Listen to some of the lawyers' manuals Olson cites, journals, newsletters, and books such as Sue Your Boss devoted entirely to a branch of law that didn't even exist thirty years ago: "Every decision discharging a woman," advises one attorney, "is a potential source of litigation.... Whether or not firing is in fact discriminatory, members of [these] groups will have increased leverage in a severance negotiation." Says another: "An employer who fires you but gives you a positive reference...is just begging to be hit with a wrongful discrimination suit. After all, if you were such a good employee, what was the real reason you were fired?"
So much for trying to soften the blow and help a guy find better luck elsewhere. Olson confines himself to writing up the charges against employment lawyers, concluding with an eloquent case for the old idea of free association. Like his 1991 The Litigation Explosion, the book is a model of clear thinking, thorough research, and judicious understatement. A lot of common sense, too, as when he notes that getting the sack is often just the kick one needs to "confront weaknesses, seek new skills," and move forward in life.
But what of practical remedies? There are two problems here: One is a distinctly American weakness for litigation. The other is the material incentive lawyers have to exploit that flaw. The first cannot be readily cured, but the other can.
"Most nations," Olson notes, "ban the lawyers' contingency fee as unethical, holding that to let lawyers become participants in their claims gives them too sharp an incentive to overpress their cases. The United States does not." In defense of their fees, the trial lawyers contend these are entirely reasonable because they were willing to take risks: They took these cases with no other assurance but the rightness of their cause. Contingency payment allows injured parties who ordinarily could not afford a lawyer recourse to our civil courts.
But this only begs the question of just why lawyers' fees are so far beyond the ability of the average person to pay. And one reason is the contingency system, which itself inflates the rates lawyers expect and demand for their services. The whole corrupt system draws trial lawyers to the most lucrative contingency-fee cases, creating a class of full-time sowers of discord who bathe and breakfast in the misery of other people, and can no longer be compensated by the means of the average citizen.

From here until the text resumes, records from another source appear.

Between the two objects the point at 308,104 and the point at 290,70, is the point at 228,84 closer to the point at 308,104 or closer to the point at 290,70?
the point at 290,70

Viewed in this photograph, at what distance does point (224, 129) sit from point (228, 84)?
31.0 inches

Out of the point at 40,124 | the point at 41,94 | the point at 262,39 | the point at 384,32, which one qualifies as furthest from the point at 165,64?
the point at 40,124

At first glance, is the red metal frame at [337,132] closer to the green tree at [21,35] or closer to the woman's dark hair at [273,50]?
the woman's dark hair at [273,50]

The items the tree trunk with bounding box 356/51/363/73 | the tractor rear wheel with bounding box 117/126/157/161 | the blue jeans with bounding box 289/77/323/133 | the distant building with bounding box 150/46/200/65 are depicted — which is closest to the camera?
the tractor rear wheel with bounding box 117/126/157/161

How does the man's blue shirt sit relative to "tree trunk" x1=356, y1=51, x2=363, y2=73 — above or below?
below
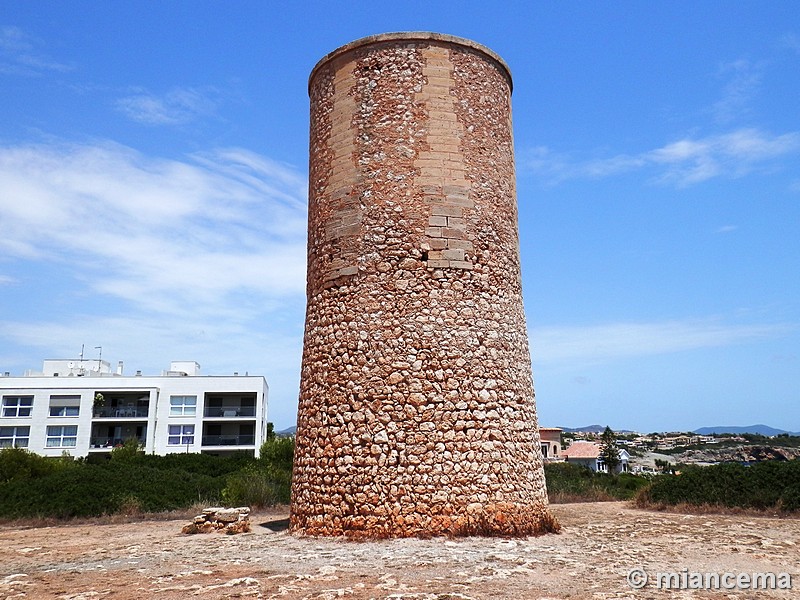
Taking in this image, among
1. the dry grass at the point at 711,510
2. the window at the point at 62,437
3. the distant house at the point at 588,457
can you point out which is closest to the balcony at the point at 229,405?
the window at the point at 62,437

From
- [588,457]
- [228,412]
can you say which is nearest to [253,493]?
[228,412]

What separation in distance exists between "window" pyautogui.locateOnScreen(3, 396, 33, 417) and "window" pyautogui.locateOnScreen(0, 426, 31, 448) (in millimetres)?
910

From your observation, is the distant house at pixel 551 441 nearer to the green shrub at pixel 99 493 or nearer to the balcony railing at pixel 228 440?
the balcony railing at pixel 228 440

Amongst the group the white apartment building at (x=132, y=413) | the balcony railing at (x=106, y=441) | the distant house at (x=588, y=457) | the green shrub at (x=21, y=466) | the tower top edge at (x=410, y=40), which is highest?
the tower top edge at (x=410, y=40)

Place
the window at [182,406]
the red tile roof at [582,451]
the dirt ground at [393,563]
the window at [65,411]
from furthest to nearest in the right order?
the red tile roof at [582,451] < the window at [182,406] < the window at [65,411] < the dirt ground at [393,563]

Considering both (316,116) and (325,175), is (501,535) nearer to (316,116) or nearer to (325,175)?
(325,175)

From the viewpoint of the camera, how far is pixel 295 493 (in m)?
10.2

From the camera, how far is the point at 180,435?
4312 cm

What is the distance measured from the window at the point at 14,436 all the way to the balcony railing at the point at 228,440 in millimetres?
Result: 11254

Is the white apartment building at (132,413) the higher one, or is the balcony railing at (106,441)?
the white apartment building at (132,413)

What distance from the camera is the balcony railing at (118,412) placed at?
4259 centimetres

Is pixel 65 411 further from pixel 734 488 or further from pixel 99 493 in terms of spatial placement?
pixel 734 488

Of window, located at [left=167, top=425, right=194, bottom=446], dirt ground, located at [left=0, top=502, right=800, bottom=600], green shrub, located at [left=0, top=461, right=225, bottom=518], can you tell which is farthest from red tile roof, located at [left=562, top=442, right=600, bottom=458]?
dirt ground, located at [left=0, top=502, right=800, bottom=600]

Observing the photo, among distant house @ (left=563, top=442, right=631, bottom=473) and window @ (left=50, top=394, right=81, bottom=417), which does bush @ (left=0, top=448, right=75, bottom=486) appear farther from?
distant house @ (left=563, top=442, right=631, bottom=473)
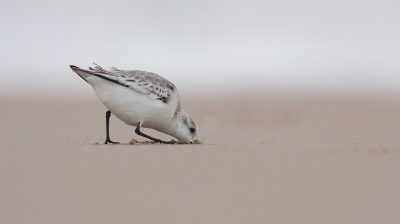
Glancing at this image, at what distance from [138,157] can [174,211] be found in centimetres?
170

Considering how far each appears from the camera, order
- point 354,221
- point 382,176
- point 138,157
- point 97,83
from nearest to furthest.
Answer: point 354,221
point 382,176
point 138,157
point 97,83

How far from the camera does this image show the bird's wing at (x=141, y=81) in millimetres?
6703

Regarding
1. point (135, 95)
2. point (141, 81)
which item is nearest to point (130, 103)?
point (135, 95)

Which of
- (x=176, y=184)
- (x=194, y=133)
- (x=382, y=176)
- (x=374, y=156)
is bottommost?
(x=176, y=184)

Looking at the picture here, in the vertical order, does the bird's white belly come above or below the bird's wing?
below

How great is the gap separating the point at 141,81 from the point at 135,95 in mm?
230

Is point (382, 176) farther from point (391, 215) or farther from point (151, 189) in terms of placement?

Forgotten in the debate is that every federal court save the Supreme Court is a creation of Congress; every attorney who steps foot inside is an officer of that court subject to congressional oversight. One simple bill could abolish all contingency-fee agreements as a form of unjust enrichment and violation of the lawyers own Model Rules of Professional Conduct. ("Lawyers' fees shall be reasonable.") Total jury awards need not be limited, just the share of them available to lawyers. The right of redress would remain secure and the lawyers could still sue all they want—only from now on, justice and social progress would have to be reward enough.